The fighting is a major challenge for Prime Minister Ahmet Davutoglu, who has been promoting a controversial redevelopment plan for the region on trips there, and visited Silopi last month.
Pro-Kurdish politicians say Ankara should instead focus on reviving peace talks launched with Kurdistan Workers Party (PKK) leader Abdullah Ocalan in late 2012.
But President Tayyip Erdogan ruled out such a move on Monday, vowing to stamp out the insurgency.
In Silopi, local authorities declared a curfew from 4:30 a.m. (0130 GMT) in an announcement delivered by loudspeaker from minarets and police vehicles, witnesses said.

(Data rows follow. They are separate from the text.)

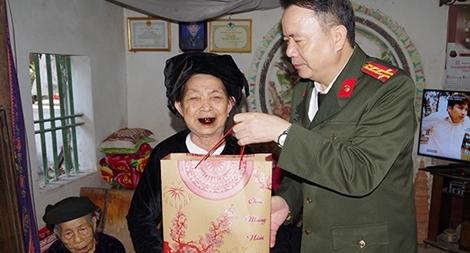Thăm tặng quà các gia đình chính sách nhân dịp Tết Nguyên đán Canh Tý 2020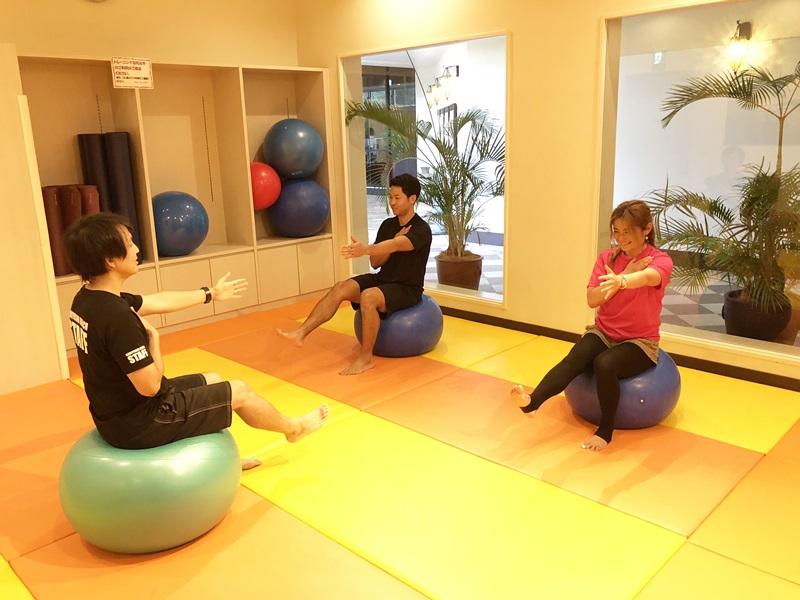 全身の筋肉のバランス強化とそれぞれの筋肉の協調性に優れています。自重での運動のため低負荷の運動にも対応できます。
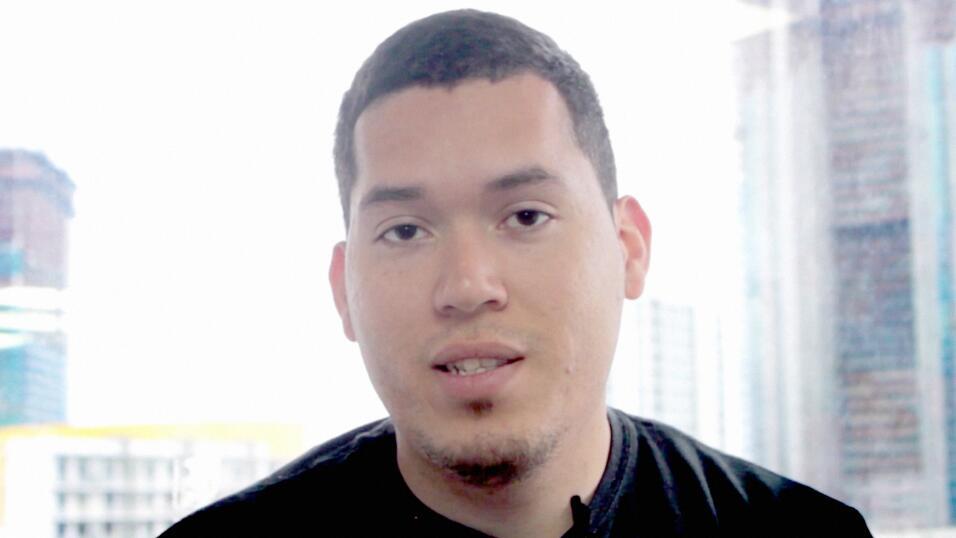 Julio Calderón llegó a Estados Unidos desde Honduras con 16 años y un me...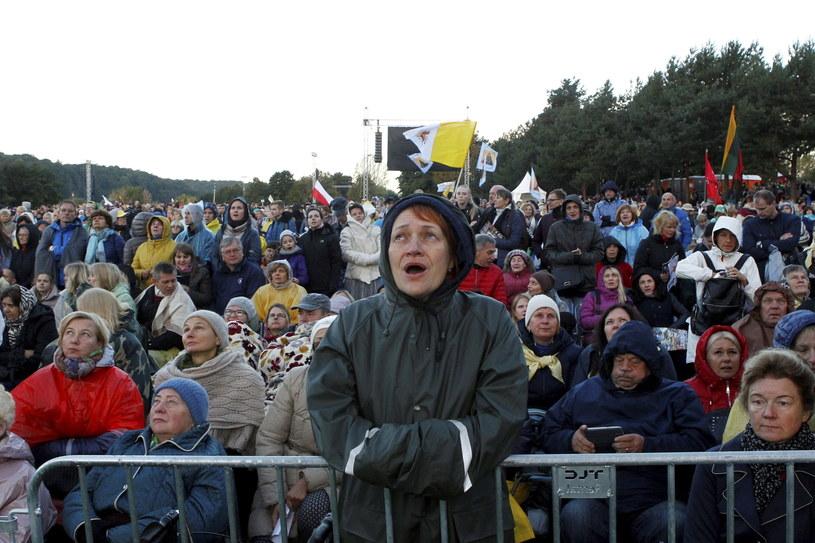 Wierni oczekują na papieża /PAP/EPA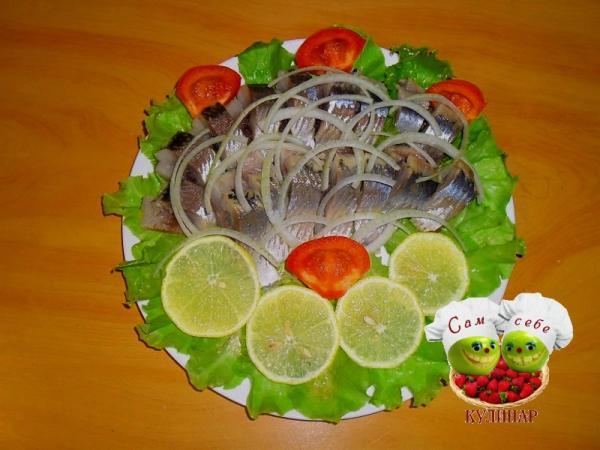филе селедки на листьях салата лимон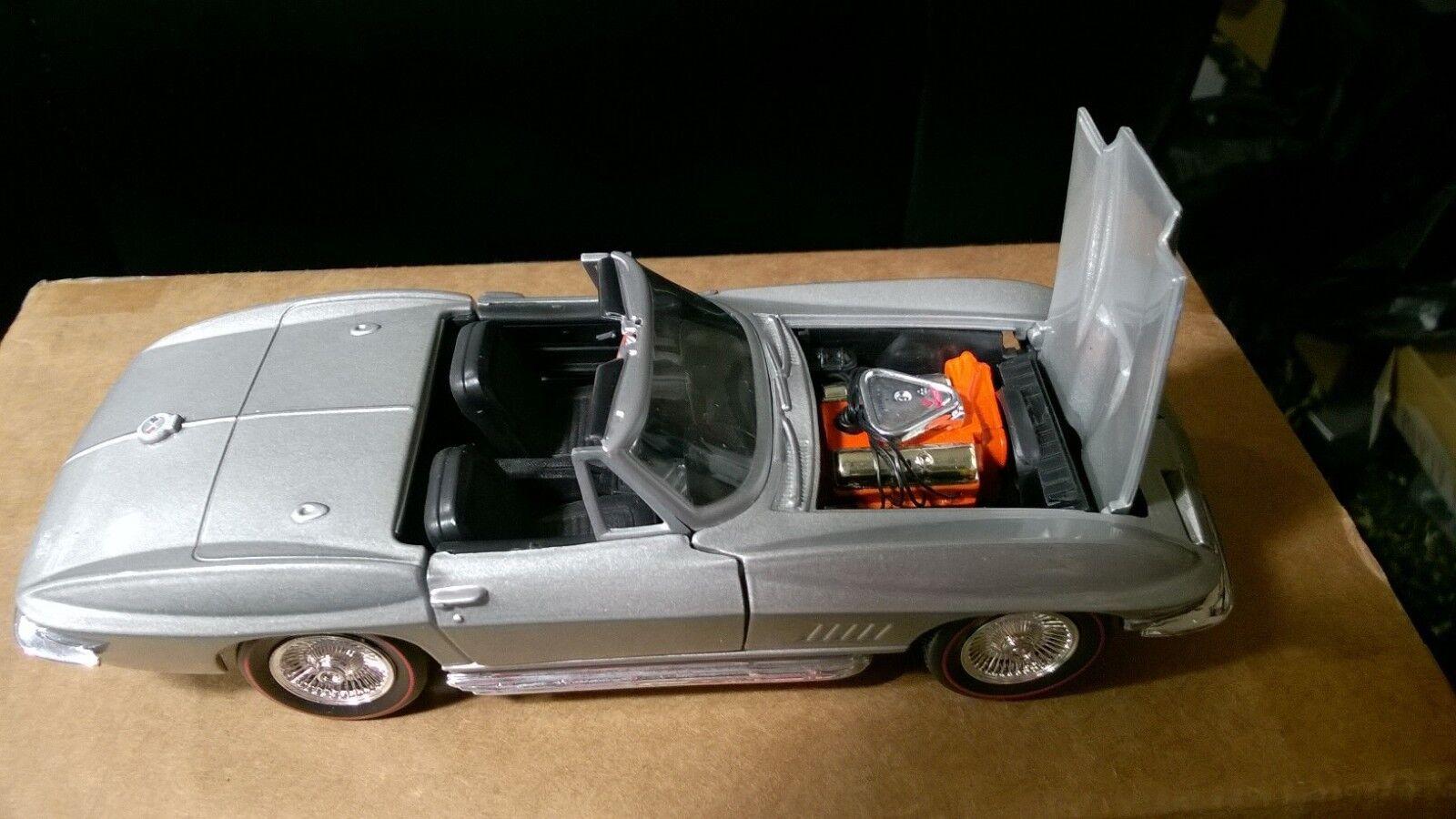 Classic Metal Works Corvette Congreenible DieCast Metal Model Car scale 1 24 -dc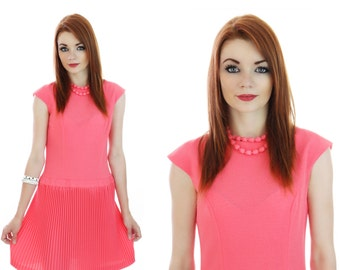 Mod Knit Dress 60s Coral Pleated Mini Designer Burt Stanley CA 1960s Retro Indie Day Dress Small S Medium M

In the town of Nusaybin near the Syrian border, which has been under curfew for three weeks, a PKK rocket attack killed an army major and another officer on Monday, security sources said.
They also said two police officers were wounded in a bomb attack on their armoured vehicle on Monday in Lice, near the region’s largest city, Diyarbakir.
Erdogan said last week that, since July, 355 members of the security forces had been killed and 5,359 militants “neutralised”, a term usually meaning “killed”.
According to the Turkish Human Rights Foundation (TIHV), at least 310 civilians have been killed in the conflict during the various curfews imposed in parts of the region between August and mid-March.
It said 355,000 people had had to leave their homes as a result of the fighting, which has caused extensive damage in towns such as Cizre, Silopi, Nusaybin and Diyarbakir’s Sur district, surrounded by UNESCO-listed Roman-era walls.
During a visit to Sur last week, Davutoglu unveiled a video depicting lavish plans for the redevelopment of Sur, drawing criticism from pro-Kurdish Peoples’ Democratic Party (HDP) leader Selahattin Demirtas for focusing only on reconstruction.
More than 40,000 people have been killed in the conflict since the PKK took up arms in 1984. The group, which says it is fighting for autonomy for Kurds, is designated a terrorist organisation by Turkey, the United States and the European Union.